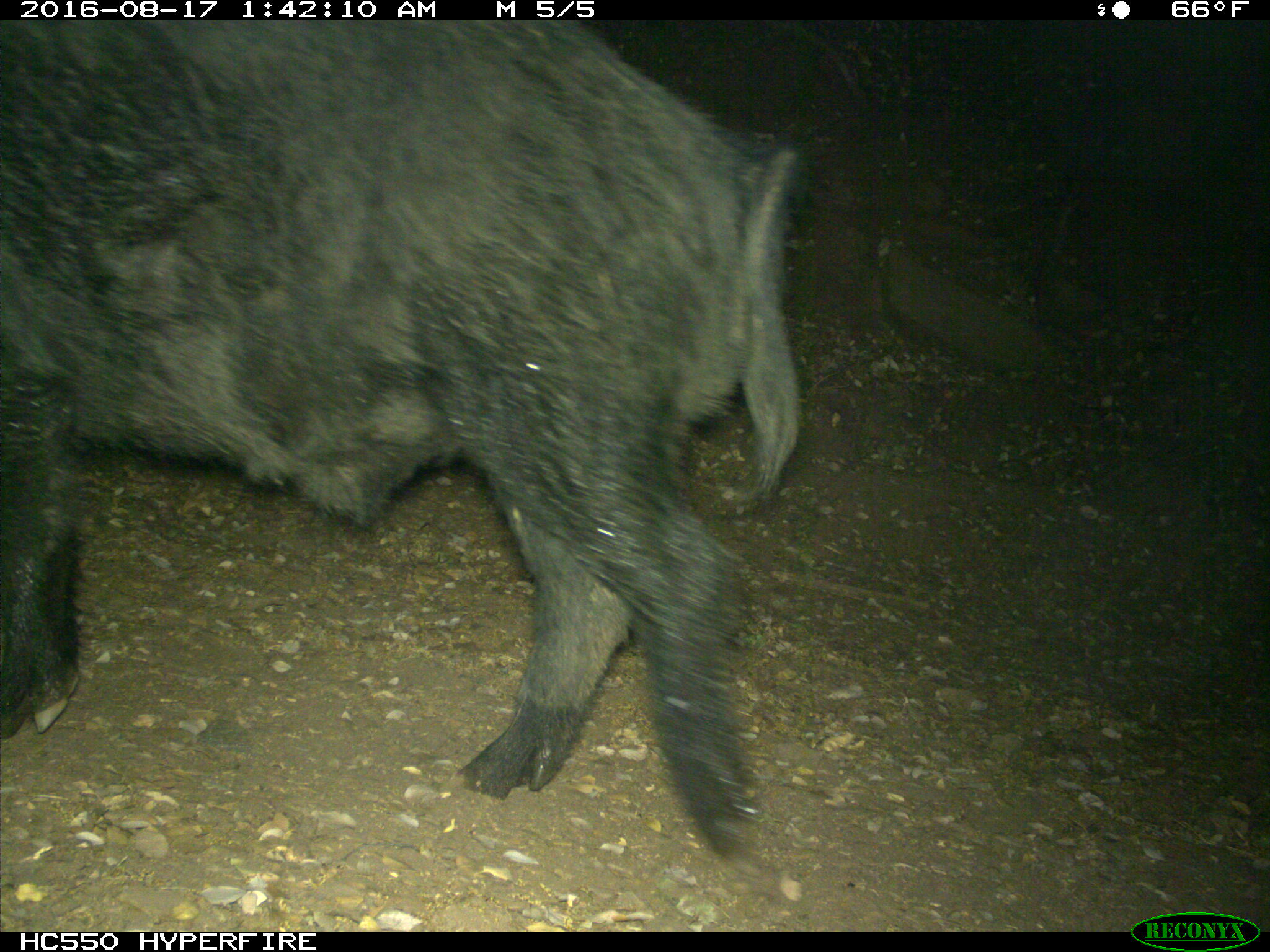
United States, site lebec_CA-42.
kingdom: Animalia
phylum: Chordata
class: Mammalia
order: Artiodactyla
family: Suidae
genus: Sus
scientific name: Sus scrofa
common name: wild boar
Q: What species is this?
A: Sus scrofa (wild boar).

▶ [What you should do] If an entry holds a picture, leave the picture out and repeat the rest exactly.

▶ [Your response]
United States, site lebec_CA-42.
kingdom: Animalia
phylum: Chordata
class: Mammalia
order: Artiodactyla
family: Suidae
genus: Sus
scientific name: Sus scrofa
common name: wild boar
Q: What species is this?
A: Sus scrofa (wild boar).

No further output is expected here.